Задание: Перечислите все названия произведений, которые упоминаются в приведенном ниже тексте о ладах поэта.

Текст для чтения:
╭──
Был положен Природой так,
Что мимо него пройти
Было невозможно.
Холодный
Холодом вечности,
С дырочкой у самого края,
Он удивил меня тем,
Что на нем просматривалось
Изображение женщины...
Это из лада “Лена”. В другом — снова о камне, и снова, как о живом существе:
Медленно, медленно снималась
Крепко прикипевшая
К телу моего камня рубашка.
И вдруг в комнату прорвалось солнце.
Лучи его упали
На обнаженные части камня,
Он весь заполыхал,
Задышал,
Ожил...
(Лад “Живой камень”)
Что это — стихи? Да. Хотя и нет в них рифмы, не соблюден размер... Зато есть присущая поэзии художественная выразительность: камень “холодный холодом вечности”, или: “прикипевшая к телу моего камня рубашка”... Не последнее дело для поэзии и оригинальная мысль, и глубокое чувство...
Тридцать прекрасных произведений, написанных поэтом в этой “манере”, составили совершенно оригинальную его книгу “Лады”, доставившую ему не меньше радости, чем солидный том “Избранного”, в который вошли традиционно исполненные стихи и поэмы. Ими он как бы напоминал читателям, с чего начинал, и вместе с тем заявлял, что и сегодня то “начало” им не забыто и он с одинаковым вдохновением работает и пером, и резцом-зубилом и умеет отшлифовывать, доводить до совершенства как поэтическую строку, так и камень.
╰──
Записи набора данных
╭──
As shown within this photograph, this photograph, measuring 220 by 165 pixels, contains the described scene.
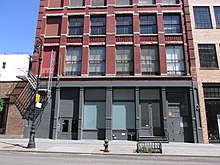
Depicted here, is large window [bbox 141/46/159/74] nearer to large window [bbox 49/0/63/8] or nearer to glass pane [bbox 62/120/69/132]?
glass pane [bbox 62/120/69/132]

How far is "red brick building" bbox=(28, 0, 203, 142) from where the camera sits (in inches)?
827

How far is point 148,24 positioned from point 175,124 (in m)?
11.9

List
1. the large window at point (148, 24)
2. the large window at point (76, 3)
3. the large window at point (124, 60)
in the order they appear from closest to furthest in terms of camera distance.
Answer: the large window at point (124, 60) → the large window at point (148, 24) → the large window at point (76, 3)

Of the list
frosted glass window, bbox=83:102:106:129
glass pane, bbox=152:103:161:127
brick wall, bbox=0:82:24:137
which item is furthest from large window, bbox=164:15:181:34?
brick wall, bbox=0:82:24:137

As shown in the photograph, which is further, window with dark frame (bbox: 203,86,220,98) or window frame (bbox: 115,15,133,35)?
window frame (bbox: 115,15,133,35)

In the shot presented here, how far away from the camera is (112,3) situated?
24.5m

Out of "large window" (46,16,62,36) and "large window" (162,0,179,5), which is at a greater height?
"large window" (162,0,179,5)

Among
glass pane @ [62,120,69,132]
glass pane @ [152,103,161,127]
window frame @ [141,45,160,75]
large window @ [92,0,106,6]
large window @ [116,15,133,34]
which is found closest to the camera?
glass pane @ [152,103,161,127]

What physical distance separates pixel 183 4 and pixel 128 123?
15518 mm

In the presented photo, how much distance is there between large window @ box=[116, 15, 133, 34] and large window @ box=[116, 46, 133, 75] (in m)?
2.05

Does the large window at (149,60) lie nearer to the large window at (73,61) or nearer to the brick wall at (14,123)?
the large window at (73,61)

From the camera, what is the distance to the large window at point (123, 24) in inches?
938

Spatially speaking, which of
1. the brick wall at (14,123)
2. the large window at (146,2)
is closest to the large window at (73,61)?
the brick wall at (14,123)

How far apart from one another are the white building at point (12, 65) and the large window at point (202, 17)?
21.3 metres
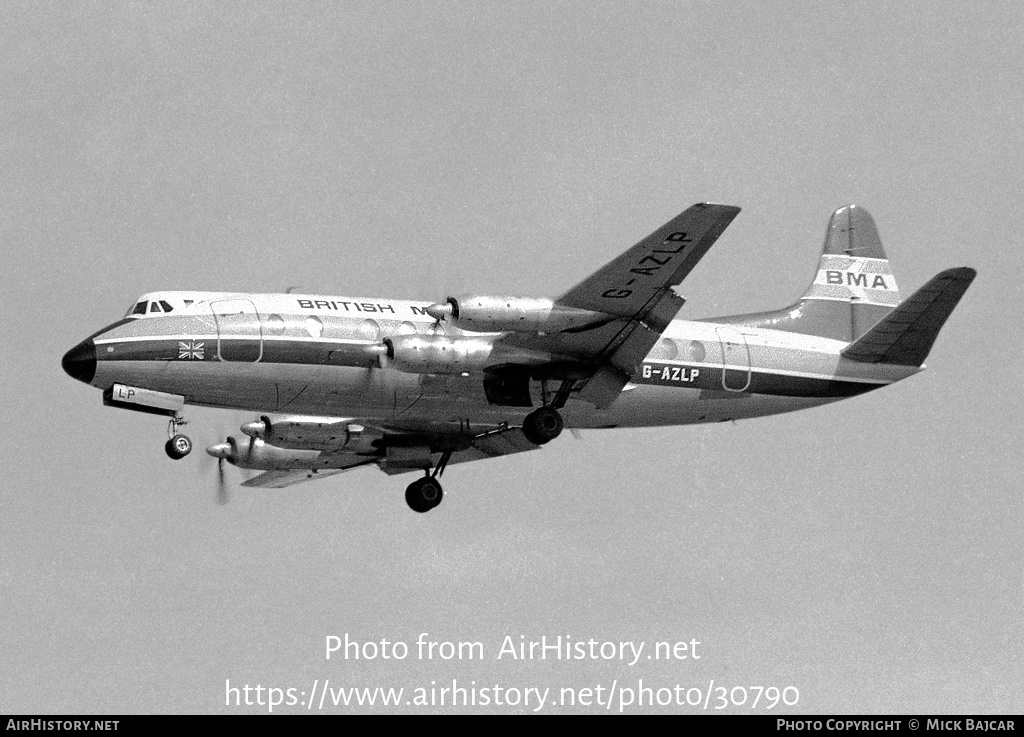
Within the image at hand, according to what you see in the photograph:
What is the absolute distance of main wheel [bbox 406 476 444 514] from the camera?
37406 mm

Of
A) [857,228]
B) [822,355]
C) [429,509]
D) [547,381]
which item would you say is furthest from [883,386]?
[429,509]

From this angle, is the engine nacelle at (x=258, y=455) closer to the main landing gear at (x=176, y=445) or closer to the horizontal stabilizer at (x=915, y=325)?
the main landing gear at (x=176, y=445)

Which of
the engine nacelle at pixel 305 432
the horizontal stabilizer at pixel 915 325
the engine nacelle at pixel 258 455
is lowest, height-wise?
the engine nacelle at pixel 258 455

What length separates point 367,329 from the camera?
3262 centimetres

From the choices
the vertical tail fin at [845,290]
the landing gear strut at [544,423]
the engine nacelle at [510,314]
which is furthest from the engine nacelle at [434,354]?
the vertical tail fin at [845,290]

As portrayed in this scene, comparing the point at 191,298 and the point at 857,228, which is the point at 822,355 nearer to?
the point at 857,228

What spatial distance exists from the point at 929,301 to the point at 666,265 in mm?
7089

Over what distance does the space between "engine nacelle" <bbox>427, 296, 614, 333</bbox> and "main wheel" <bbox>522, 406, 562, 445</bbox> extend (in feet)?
7.45

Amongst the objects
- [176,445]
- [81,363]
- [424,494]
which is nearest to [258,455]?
[424,494]

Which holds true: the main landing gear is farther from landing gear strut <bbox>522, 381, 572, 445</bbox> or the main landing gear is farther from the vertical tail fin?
the vertical tail fin

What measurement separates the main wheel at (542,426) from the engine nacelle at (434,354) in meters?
1.73

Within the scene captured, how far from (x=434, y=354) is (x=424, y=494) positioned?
20.4 feet

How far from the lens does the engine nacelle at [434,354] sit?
3188cm
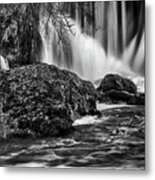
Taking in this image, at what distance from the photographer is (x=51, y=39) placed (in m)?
2.21

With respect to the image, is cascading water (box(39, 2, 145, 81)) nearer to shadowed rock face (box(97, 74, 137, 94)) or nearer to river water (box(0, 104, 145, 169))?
shadowed rock face (box(97, 74, 137, 94))

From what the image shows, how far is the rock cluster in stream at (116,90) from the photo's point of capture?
2148 millimetres

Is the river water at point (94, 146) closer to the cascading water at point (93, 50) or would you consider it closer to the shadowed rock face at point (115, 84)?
the shadowed rock face at point (115, 84)

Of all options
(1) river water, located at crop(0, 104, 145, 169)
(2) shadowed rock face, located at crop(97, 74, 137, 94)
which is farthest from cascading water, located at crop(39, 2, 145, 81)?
(1) river water, located at crop(0, 104, 145, 169)

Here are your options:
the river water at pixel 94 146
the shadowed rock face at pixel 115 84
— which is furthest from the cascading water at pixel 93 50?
the river water at pixel 94 146

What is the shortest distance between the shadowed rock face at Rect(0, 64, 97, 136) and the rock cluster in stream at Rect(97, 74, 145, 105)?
0.05 meters

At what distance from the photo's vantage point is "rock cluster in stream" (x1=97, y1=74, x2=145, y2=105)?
2.15 metres

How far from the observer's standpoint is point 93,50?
7.15ft

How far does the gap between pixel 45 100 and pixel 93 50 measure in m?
0.32

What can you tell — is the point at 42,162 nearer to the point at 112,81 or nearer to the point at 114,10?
the point at 112,81

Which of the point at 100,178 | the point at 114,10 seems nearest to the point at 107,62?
the point at 114,10

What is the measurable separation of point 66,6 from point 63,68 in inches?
11.3

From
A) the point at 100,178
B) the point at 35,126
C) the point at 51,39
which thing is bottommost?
the point at 100,178

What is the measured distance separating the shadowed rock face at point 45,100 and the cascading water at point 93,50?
53 millimetres
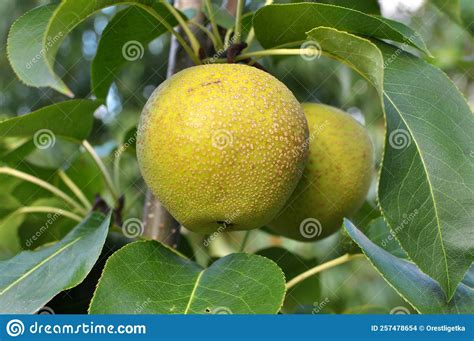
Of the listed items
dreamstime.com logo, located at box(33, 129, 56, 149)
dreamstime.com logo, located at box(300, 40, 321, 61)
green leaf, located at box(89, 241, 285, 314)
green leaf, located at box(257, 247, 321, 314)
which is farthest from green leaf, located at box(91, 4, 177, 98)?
green leaf, located at box(257, 247, 321, 314)

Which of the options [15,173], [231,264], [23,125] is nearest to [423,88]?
[231,264]

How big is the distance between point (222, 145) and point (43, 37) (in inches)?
10.5

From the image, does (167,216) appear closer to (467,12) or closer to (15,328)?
(15,328)

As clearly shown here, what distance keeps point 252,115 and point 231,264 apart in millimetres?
219

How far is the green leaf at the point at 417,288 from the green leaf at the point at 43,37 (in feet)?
1.44

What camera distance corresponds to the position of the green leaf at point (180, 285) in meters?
0.78

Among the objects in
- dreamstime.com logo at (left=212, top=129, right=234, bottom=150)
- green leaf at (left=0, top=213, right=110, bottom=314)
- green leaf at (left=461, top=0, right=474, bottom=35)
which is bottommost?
green leaf at (left=0, top=213, right=110, bottom=314)

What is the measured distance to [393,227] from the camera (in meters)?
0.82

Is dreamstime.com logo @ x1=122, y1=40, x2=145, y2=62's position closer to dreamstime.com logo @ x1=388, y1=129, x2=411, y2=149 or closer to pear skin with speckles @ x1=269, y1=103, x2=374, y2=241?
pear skin with speckles @ x1=269, y1=103, x2=374, y2=241

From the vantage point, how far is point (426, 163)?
Answer: 2.76ft

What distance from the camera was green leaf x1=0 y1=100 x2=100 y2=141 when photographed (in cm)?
97

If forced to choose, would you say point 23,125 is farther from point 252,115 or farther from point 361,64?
point 361,64

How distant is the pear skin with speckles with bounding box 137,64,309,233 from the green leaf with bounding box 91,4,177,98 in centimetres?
20

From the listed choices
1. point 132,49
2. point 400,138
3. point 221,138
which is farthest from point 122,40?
point 400,138
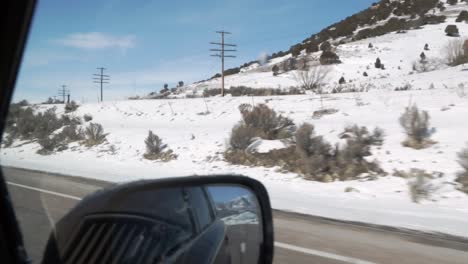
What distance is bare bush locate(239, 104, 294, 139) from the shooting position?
1822 centimetres

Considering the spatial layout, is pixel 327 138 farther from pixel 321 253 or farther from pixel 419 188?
pixel 321 253

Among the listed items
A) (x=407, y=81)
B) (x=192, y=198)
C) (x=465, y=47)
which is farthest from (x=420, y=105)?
(x=465, y=47)

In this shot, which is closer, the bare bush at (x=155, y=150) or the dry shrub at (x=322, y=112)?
the bare bush at (x=155, y=150)

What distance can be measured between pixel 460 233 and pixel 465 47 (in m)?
34.5

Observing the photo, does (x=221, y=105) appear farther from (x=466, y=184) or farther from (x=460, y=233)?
(x=460, y=233)

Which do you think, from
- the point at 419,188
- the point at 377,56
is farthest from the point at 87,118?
the point at 377,56

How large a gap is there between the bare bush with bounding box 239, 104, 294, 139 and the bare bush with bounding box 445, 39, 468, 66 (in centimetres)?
2248

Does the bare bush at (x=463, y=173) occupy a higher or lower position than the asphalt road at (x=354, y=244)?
higher

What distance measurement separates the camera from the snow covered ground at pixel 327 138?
969 centimetres

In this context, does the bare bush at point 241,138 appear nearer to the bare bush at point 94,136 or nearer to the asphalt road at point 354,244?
the bare bush at point 94,136

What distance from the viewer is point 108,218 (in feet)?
6.56

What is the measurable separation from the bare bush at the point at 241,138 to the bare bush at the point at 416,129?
474 centimetres

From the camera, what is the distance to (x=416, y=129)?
14727mm

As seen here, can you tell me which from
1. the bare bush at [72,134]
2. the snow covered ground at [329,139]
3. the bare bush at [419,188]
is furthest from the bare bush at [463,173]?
the bare bush at [72,134]
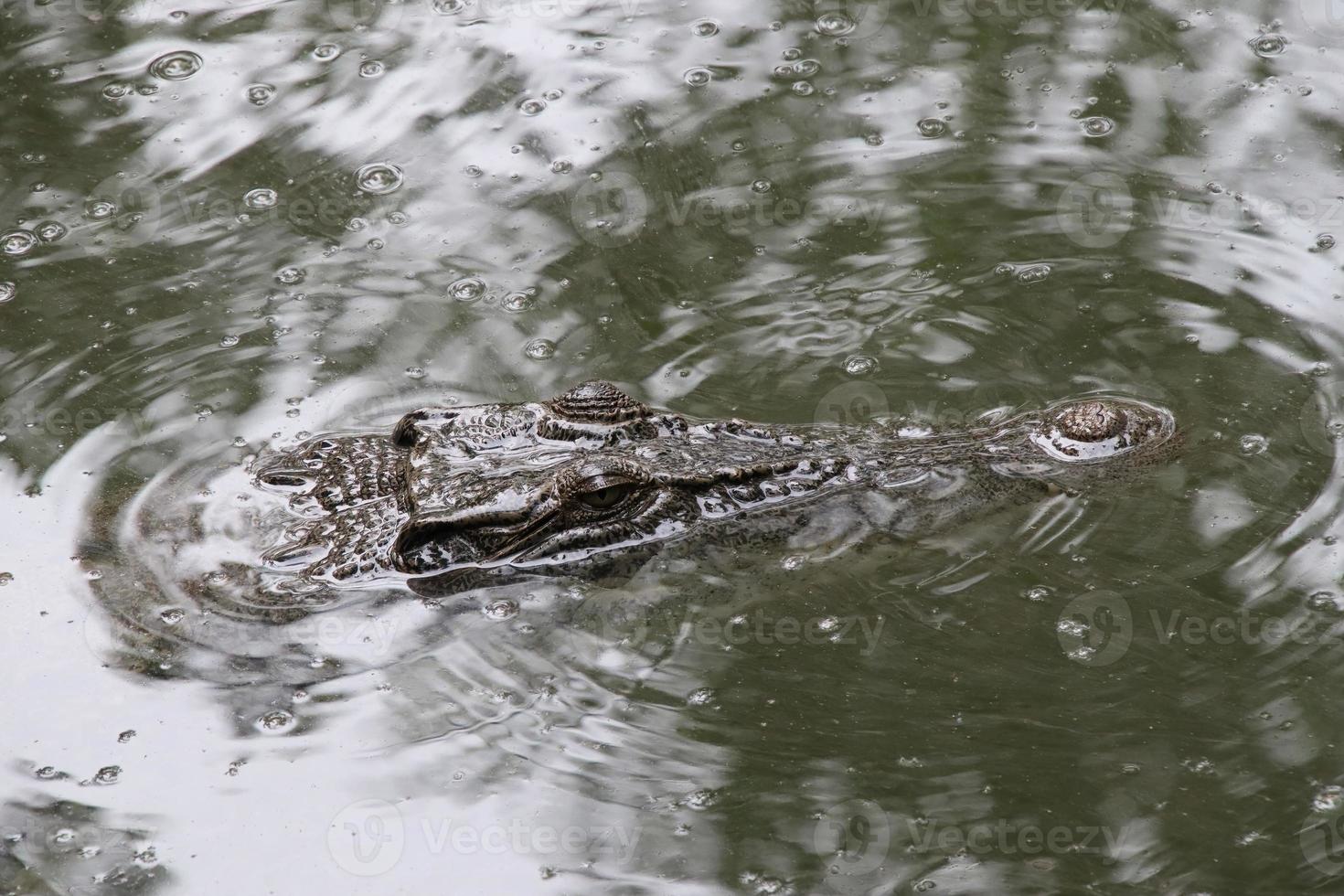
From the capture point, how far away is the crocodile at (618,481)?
4.89 meters

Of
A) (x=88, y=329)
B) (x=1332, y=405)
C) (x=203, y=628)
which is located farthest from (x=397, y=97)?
(x=1332, y=405)

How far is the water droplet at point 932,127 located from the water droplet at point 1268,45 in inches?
77.4

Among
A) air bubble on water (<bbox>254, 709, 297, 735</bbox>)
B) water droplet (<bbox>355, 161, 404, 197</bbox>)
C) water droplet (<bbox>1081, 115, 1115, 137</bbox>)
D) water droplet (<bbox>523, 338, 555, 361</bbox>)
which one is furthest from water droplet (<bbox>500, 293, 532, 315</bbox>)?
water droplet (<bbox>1081, 115, 1115, 137</bbox>)

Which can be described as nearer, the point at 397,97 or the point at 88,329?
the point at 88,329

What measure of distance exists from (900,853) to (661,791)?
80 centimetres

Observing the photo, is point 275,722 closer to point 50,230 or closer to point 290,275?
point 290,275

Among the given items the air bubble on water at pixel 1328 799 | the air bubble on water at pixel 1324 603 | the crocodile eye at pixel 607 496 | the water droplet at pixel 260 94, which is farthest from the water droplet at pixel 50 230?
the air bubble on water at pixel 1328 799

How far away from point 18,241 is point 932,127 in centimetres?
502

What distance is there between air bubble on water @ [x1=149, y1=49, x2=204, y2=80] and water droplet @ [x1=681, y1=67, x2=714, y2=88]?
3.03 metres

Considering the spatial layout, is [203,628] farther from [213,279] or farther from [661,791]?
[213,279]

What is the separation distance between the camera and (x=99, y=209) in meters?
7.32

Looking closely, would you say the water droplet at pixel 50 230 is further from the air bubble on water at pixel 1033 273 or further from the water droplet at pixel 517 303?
╰──
Решение: «Лена» (лад), «Живой камень» (лад), «Лады» (книга), «Избранное» (том)